## [To be done]
Repeat exactly, and only, the lines from the one holding "Does the point" through the last line of the records below.

....

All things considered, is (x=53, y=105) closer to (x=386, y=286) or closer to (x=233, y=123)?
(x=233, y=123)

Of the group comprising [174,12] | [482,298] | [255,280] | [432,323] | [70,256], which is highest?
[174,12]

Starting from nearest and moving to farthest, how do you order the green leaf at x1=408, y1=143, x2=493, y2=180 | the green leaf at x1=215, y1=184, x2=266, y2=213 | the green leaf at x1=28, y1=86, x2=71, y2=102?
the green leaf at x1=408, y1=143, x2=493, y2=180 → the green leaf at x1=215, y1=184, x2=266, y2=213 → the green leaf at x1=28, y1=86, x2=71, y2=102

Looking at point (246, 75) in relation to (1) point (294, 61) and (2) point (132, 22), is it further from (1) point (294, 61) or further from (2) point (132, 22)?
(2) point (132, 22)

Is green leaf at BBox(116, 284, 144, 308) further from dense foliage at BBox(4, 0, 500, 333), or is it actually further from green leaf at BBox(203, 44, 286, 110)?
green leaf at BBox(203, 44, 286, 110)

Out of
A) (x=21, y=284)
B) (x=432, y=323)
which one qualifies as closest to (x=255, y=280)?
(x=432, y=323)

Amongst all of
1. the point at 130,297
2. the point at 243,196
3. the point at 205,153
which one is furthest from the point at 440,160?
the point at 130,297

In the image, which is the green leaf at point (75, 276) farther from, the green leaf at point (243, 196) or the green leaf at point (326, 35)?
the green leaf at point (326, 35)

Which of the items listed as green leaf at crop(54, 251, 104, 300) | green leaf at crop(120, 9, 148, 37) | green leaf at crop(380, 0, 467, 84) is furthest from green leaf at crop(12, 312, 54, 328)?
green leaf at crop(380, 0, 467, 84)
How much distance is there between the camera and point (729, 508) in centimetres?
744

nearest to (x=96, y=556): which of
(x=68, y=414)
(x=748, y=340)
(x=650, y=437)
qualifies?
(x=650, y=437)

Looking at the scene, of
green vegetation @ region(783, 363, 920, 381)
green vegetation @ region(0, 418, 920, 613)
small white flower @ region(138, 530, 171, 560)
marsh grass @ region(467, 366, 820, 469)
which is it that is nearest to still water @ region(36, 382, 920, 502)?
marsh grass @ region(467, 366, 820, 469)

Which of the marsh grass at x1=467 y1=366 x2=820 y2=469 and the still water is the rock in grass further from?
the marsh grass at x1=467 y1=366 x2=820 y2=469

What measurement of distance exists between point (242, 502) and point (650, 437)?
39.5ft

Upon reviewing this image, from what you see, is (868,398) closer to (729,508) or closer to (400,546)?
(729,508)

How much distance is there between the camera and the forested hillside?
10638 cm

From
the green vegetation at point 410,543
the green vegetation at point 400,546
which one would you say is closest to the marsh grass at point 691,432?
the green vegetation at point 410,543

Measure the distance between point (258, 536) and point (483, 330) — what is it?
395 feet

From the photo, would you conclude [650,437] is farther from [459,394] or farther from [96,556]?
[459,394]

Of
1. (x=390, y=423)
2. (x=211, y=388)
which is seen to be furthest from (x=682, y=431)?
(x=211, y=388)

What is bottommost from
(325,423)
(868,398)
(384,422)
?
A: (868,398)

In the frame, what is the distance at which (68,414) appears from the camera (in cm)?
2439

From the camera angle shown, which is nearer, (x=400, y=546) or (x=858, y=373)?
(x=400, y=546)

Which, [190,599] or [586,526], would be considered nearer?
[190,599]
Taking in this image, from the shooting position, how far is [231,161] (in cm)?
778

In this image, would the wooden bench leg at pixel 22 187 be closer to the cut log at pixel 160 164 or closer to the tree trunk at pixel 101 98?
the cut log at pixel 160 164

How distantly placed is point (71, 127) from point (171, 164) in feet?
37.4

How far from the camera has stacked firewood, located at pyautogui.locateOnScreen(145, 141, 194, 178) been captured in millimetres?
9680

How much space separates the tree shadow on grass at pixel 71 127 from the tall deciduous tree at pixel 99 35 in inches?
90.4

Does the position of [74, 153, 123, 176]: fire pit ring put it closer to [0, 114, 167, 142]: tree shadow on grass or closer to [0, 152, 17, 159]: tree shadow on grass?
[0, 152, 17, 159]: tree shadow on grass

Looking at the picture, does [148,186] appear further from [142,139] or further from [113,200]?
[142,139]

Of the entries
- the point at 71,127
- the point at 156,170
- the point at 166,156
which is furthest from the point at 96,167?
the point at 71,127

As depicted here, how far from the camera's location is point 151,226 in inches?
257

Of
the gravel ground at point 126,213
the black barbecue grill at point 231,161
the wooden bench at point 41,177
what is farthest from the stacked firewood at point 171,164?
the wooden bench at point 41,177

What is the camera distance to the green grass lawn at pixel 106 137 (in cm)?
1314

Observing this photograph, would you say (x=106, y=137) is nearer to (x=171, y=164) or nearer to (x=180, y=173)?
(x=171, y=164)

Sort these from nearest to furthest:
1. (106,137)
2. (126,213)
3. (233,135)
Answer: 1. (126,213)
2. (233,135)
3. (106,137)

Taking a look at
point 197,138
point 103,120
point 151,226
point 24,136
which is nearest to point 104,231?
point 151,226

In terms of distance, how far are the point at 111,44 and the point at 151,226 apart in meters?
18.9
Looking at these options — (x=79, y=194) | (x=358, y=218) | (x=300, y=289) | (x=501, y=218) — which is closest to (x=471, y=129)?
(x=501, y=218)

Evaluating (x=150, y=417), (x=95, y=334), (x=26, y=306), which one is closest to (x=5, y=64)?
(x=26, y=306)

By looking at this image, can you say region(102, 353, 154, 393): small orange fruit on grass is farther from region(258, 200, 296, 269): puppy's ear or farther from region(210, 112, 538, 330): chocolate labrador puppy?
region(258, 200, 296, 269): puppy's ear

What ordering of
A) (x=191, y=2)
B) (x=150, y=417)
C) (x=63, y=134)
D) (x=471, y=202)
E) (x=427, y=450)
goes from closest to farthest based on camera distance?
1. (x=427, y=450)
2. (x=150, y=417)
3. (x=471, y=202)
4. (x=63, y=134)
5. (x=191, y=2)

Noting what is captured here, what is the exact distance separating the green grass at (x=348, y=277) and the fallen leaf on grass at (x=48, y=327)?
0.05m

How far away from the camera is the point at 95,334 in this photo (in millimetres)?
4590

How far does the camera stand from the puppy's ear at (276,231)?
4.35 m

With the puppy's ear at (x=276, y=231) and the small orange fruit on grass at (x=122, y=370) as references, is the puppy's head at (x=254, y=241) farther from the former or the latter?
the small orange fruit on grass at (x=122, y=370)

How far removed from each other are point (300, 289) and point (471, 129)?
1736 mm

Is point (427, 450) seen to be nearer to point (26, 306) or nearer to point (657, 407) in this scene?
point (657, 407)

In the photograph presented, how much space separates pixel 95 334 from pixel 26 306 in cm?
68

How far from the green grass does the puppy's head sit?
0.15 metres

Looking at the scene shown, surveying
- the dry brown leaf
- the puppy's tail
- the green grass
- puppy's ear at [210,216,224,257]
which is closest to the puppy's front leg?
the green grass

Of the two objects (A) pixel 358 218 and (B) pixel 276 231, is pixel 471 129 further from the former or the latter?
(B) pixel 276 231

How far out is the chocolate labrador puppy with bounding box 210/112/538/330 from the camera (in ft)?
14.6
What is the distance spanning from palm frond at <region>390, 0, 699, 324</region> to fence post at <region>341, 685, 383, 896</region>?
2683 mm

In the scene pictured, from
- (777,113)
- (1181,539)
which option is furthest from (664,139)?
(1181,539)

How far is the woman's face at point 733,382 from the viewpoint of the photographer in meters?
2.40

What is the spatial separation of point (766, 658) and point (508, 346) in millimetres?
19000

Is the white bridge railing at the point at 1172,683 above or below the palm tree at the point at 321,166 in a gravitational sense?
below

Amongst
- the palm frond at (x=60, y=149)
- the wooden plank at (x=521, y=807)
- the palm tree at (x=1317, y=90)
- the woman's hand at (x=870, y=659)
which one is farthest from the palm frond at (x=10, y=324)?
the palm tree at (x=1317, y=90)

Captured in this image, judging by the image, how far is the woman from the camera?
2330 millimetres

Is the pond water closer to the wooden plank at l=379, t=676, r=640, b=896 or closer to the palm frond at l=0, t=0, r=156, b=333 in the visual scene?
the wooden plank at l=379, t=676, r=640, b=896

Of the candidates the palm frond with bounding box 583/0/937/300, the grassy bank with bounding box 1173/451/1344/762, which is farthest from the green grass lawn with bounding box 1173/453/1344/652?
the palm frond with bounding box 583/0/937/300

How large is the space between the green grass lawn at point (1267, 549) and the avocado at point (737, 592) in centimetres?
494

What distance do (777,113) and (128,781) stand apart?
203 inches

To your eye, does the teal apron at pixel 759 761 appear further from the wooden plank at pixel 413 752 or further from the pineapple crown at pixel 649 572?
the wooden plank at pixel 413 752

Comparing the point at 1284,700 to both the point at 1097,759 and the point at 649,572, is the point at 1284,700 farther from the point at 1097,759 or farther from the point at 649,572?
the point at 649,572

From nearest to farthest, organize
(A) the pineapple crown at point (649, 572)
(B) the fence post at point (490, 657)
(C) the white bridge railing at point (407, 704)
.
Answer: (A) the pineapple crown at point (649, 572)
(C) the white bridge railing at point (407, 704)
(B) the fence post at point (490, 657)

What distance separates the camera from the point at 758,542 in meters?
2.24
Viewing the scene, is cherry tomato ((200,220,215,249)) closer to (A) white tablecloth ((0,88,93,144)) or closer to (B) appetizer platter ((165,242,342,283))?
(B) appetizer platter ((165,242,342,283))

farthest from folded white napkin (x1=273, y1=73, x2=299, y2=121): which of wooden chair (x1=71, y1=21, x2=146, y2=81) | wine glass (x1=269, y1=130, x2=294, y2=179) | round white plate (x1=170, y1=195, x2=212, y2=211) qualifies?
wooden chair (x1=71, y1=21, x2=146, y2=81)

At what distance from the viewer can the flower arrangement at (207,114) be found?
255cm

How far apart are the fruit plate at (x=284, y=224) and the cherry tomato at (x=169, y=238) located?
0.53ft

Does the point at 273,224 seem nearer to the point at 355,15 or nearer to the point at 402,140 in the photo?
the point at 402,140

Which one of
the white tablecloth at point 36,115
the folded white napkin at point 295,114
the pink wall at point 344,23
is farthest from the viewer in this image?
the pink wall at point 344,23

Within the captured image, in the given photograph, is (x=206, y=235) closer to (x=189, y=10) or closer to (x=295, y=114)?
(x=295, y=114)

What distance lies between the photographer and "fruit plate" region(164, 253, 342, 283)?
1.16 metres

....

## [Task output]
Does the point at 273,224 seem nearer to the point at 355,15 or nearer to the point at 402,140 in the photo?
the point at 402,140

Which one of
the white tablecloth at point 36,115
the folded white napkin at point 295,114
the pink wall at point 344,23
is farthest from the viewer in this image?
the pink wall at point 344,23

Within the captured image, in the given photograph, is (x=206, y=235) closer to (x=189, y=10) or closer to (x=295, y=114)?
(x=295, y=114)

What distance lies between the photographer and "fruit plate" region(164, 253, 342, 283)?
1.16 metres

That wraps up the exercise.